» **SELECTION**:

I am now officially a no go. The car is still not put back together(all the wires and cables are run but its still waiting for one peice to go back together and it wont be here until Tuesday) and I am going to need everyday next week to get it ready for Saturdays and Sunday's shows. If anyone is going to be at The Vinny or even at the Harrisonburg show, I will be there Sunday but I wont make it as far south as I had hoped.

Oh and Erin, I almost opened a restaurant in The Summit in B'ham in 01.


----------



## ErinH (Feb 14, 2007)

this forum keeps getting reset. wtf!

Enjoy the Vinny. I won't be making that. Lost job... no funds. Had to choose, and couldn't afford both.


----------



## chefhow (Apr 29, 2007)

bikinpunk said:


> this forum keeps getting reset. wtf!
> 
> Enjoy the Vinny. I won't be making that. *Lost job*... no funds. Had to choose, and couldn't afford both.


So sorry to hear it, at some point we will actually get to meet.


----------



## stereo_luver (Oct 30, 2007)

I got the email last night and will be heading out of Fort Wayne, IN. headed down to Statesboro, GA. to build a Jimmy Johns down there. That means I can make it next weekend. Can't say how long I can hang out, but I can make it as long as I get home in time to take the wife out to dinner.

PM some info. Addy or contact info


Damn sorry Erin won't make it. Good luck bro. OH, and I've slept since we talked about the power connections for the Bitone.1???? 12v constant, ground and forget the memory and keyed connection? Remote power in....then out to my amps I remember.


----------



## ErinH (Feb 14, 2007)

stereo_luver said:


> OH, and I've slept since we talked about the power connections for the Bitone.1???? 12v constant, ground and forget the memory and keyed connection? Remote power in....then out to my amps I remember.


3 wires going into the bitone.1. 
1 wire coming out.

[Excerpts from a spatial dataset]
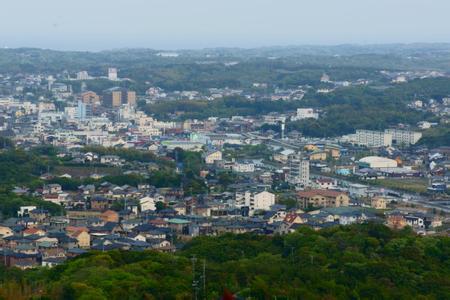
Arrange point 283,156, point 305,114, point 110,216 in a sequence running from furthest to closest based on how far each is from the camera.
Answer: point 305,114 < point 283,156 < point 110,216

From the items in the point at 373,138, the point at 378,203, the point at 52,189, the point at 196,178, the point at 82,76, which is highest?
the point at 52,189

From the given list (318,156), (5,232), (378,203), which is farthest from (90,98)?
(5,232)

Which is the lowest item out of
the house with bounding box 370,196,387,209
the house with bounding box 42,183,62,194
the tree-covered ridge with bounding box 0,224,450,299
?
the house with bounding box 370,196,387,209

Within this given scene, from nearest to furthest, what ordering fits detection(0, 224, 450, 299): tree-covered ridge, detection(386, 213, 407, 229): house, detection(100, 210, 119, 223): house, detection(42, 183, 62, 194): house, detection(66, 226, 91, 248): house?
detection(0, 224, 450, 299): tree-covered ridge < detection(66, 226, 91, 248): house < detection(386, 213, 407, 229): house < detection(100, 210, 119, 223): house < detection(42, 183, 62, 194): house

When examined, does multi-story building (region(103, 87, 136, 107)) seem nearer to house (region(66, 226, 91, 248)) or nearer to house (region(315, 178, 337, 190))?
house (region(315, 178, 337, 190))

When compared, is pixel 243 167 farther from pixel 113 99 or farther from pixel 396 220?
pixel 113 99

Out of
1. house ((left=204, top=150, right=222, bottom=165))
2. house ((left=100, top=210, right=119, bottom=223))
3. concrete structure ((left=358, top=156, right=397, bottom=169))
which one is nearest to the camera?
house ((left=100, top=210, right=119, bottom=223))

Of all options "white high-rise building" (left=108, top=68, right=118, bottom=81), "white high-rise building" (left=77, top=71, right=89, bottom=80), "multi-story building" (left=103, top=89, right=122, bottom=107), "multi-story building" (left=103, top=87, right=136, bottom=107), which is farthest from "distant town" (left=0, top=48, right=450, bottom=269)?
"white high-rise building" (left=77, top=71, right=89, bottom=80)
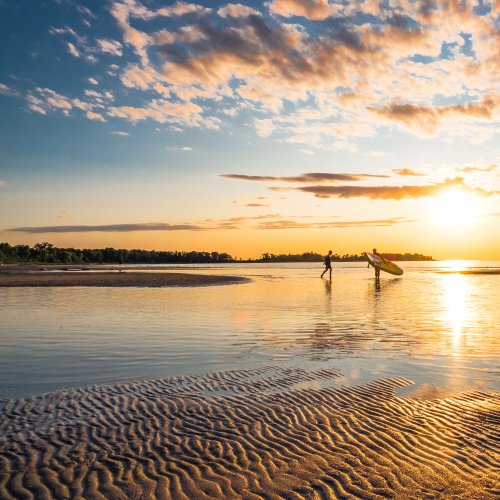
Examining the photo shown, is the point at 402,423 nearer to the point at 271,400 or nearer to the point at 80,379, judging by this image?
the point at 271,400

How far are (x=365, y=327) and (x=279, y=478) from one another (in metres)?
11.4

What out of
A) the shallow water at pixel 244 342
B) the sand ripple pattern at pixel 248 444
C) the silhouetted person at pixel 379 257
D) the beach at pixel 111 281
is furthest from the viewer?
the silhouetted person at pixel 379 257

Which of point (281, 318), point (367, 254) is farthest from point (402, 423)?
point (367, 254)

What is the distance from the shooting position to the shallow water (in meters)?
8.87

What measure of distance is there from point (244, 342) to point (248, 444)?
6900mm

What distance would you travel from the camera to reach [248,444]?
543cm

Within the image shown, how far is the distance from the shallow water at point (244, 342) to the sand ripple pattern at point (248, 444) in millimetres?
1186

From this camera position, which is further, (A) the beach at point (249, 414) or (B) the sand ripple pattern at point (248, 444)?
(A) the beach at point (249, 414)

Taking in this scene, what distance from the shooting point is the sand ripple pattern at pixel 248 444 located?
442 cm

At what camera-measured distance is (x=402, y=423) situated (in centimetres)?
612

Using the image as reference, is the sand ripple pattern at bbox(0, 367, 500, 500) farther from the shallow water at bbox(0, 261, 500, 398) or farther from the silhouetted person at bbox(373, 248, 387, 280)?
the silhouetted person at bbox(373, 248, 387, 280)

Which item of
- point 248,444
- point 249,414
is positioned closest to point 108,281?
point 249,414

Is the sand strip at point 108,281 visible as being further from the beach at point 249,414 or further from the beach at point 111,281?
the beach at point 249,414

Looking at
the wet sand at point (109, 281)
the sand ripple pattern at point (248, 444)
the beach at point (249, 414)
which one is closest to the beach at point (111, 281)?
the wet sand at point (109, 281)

--

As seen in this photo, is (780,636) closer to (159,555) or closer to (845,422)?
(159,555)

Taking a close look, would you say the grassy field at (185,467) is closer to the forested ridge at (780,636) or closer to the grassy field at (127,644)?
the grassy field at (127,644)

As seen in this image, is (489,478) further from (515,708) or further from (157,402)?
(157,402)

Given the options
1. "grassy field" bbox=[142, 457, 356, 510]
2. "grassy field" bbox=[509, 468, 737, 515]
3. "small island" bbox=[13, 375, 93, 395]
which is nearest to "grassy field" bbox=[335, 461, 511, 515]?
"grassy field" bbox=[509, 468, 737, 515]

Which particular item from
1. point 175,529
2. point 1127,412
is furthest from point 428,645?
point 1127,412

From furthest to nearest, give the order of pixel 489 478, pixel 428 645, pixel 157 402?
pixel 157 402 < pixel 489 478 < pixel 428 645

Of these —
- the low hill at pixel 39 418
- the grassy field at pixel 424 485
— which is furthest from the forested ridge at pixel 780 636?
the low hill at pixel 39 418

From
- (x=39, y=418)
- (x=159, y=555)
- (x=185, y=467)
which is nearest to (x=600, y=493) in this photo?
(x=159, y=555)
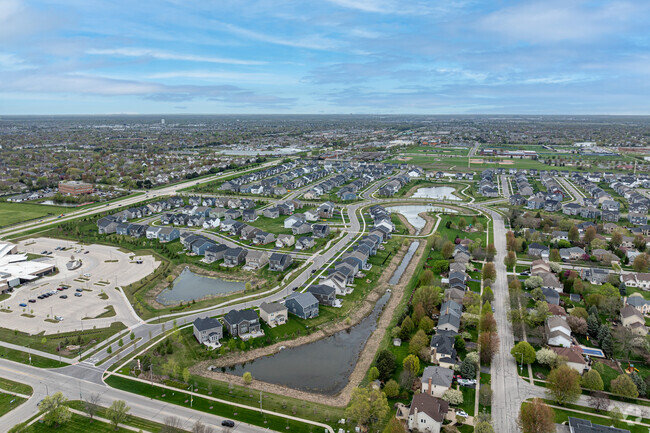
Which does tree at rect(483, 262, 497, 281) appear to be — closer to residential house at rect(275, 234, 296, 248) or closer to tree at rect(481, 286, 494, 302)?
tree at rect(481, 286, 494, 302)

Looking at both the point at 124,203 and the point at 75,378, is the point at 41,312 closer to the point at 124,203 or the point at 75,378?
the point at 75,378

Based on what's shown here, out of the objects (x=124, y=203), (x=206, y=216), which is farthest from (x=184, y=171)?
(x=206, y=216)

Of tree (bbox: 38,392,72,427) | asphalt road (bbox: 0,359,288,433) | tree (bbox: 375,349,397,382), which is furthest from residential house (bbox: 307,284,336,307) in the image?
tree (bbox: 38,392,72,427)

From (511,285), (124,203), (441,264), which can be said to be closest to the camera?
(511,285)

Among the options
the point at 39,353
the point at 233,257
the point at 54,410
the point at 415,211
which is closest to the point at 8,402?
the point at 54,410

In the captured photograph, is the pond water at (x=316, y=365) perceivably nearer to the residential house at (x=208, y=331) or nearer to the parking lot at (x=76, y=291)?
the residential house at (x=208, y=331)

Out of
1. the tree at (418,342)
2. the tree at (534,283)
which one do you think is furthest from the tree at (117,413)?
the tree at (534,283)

--

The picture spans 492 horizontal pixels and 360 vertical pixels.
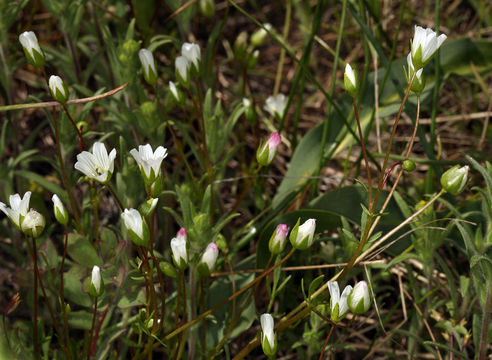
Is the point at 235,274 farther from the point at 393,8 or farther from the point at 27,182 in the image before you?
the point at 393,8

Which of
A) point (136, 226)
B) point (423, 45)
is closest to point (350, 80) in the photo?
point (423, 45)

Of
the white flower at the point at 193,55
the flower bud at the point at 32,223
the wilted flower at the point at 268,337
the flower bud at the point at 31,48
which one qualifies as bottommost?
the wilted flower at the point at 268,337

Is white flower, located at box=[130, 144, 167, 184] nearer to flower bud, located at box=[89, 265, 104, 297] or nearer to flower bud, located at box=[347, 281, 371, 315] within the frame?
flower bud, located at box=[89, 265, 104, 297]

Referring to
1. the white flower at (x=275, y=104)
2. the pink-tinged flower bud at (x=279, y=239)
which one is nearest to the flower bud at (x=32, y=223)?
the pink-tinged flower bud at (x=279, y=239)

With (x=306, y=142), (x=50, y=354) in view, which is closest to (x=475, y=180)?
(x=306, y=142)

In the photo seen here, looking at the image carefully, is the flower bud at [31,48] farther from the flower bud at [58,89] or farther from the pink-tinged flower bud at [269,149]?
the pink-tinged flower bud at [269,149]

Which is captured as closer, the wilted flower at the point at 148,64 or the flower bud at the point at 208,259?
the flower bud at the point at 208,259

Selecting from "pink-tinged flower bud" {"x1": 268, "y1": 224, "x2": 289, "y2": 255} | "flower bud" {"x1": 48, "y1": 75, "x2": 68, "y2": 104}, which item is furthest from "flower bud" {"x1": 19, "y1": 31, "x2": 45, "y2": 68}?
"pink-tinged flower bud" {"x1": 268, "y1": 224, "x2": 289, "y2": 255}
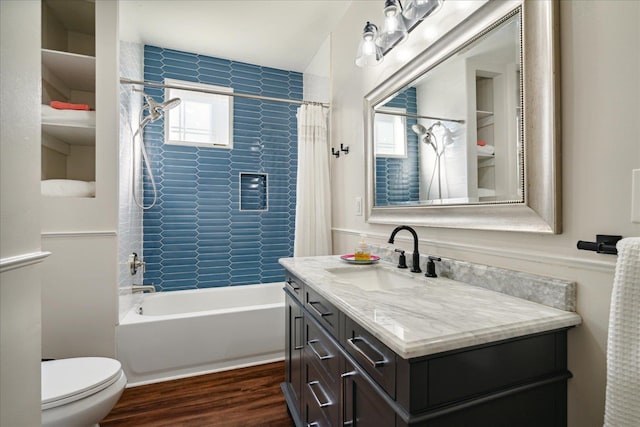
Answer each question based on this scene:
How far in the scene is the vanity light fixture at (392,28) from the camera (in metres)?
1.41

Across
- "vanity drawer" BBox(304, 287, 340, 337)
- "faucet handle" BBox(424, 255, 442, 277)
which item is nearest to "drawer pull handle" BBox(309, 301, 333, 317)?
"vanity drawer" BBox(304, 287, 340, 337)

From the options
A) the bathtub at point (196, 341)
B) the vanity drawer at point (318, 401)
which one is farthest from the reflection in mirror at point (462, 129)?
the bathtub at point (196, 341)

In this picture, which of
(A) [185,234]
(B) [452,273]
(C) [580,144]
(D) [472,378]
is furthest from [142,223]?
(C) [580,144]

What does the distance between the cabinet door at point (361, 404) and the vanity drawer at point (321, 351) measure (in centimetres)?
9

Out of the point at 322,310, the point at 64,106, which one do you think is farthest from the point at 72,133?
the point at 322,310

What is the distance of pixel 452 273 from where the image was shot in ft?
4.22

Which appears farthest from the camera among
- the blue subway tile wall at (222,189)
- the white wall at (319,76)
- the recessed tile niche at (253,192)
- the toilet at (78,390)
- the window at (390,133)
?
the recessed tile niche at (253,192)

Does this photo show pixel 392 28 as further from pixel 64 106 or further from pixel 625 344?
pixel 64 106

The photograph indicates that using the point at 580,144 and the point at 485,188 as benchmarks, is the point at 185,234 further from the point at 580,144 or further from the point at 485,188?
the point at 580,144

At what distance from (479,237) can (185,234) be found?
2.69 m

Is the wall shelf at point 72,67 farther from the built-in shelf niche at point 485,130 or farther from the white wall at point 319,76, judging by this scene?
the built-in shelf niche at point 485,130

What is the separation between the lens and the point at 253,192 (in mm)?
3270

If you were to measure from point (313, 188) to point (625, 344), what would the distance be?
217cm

» **WHAT IS ASKED**:
1) Using the forum thread, decide whether each statement agrees with it: (a) The car has been fully put back together. (b) ErinH gives losing a job as the reason for missing the Vinny. (c) stereo_luver is heading to Statesboro, GA to build a Jimmy Johns. For each, answer yes or no and quote the words of the thread that settle it.
2) Carry on the car audio forum thread from its final line.

» **THE ANSWERS**:
1)
(a) No: "The car is still not put back together"
(b) Yes: "Lost job... no funds. Had to choose, and couldn't afford both."
(c) Yes: "headed down to Statesboro, GA. to build a Jimmy Johns down there"

2)
2 blocks. 2 wires in each block.

First block: 12v constant & ground
Second block: Remote in from headunit and remote out from bitone to amps.

Call me if we need to talk it over again.


----------



## stereo_luver (Oct 30, 2007)

bikinpunk said:


> 3 wires going into the bitone.1.
> 1 wire coming out.
> 
> 2 blocks. 2 wires in each block.
> ...



3 go in 1 comes out.....

THUNDERDOME!


----------



## kennyg (Jun 23, 2007)

Where is this going to be? I live in Athens, GA, but work all day on saturday...


----------



## ErinH (Feb 14, 2007)

jenkinsburg, ga

about 40 minutes south of metro ATL


----------



## ErinH (Feb 14, 2007)

Oh, Mark... list of hotel rooms? I may wind up coming that way on Friday night.

If we do, anyone think they'd be down to meet up for supper later Friday night? Not sure what time I'd be in town, but I'd probably try to make it there around 8pm so I can avoid traffic on the backside of rush hour.


----------



## ErinH (Feb 14, 2007)

Just an fyi for anyone booking a room...

Mark sent us all the address of the place for the GTG on Saturday. I google'd it and the city shows up differently: Jackson, GA 30233.

Mark said this is correct. The city he sent us is Jenkinsburg, but the google map suggestion for Jackson is the same address. Guess his house just falls on the city line or something.

FWIW, he said the hotels off I-75 in that area are all nice. These are the ones I'm looking at:
Priceline.com - hotel, hotel reservation, cheap hotel, las vegas hotel, boston hotel, hotel deal, new york city hotel, hotel rooms, motel, lodging, accommodations, casino hotel, priceline

The Locust Grove area hotels are the closest to Jenkinsburg and all look to be pretty decent. I'm probably going to stay at the Ramada Inn. It has an 8/10 rating and is $53/night that weekend. Free breakfast, too (which the reviewers say isn't great.. but it's free so that's a plus to me) and also free internet if needed.
Ramada Limited Locust Grove, Locust Grove, GA, United States Overview | Priceline.com Hotels
Double Bed ones for $53/night, too, for anyone who wants to double up.



Edit: Just resevered a room at the Ramada Limited in Locust Grove, Ga for Friday night for $58 total. Best price I could find was through priceline in link above.
See you all on Saturday!


----------



## bassball (Jul 6, 2010)

I just got back from a 2.5 week long trip driving out west. Just sleep in your car. First night is scary, by the 5th night you're used to it and feel like a total badass for saving $30. Buy some spray on deoderant, it doesn't cake like a stick does, and you can keep applying for 3-ish days.

Atlanta is muggy though...I wouldn't want to go without a shower for 5 days like I did out west...


----------



## ErinH (Feb 14, 2007)

I used to drive to different cities all over the southeast to hit up skateparks with friends. 3 guys sleeping in an explorer a few nights at a time. Was never pleasant in the summer.


----------



## kennyg (Jun 23, 2007)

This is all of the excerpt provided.